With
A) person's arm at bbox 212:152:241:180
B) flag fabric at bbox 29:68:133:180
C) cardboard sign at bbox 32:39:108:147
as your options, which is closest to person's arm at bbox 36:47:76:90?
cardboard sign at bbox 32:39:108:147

Challenge: Reproduce the material above with "person's arm" swapped for "person's hand" wherever it occurs, leaving all other text unchanged.

Solution:
With
A) person's hand at bbox 212:152:241:180
B) flag fabric at bbox 29:68:133:180
C) cardboard sign at bbox 32:39:108:147
as your options, which is closest to person's hand at bbox 36:47:76:90?
cardboard sign at bbox 32:39:108:147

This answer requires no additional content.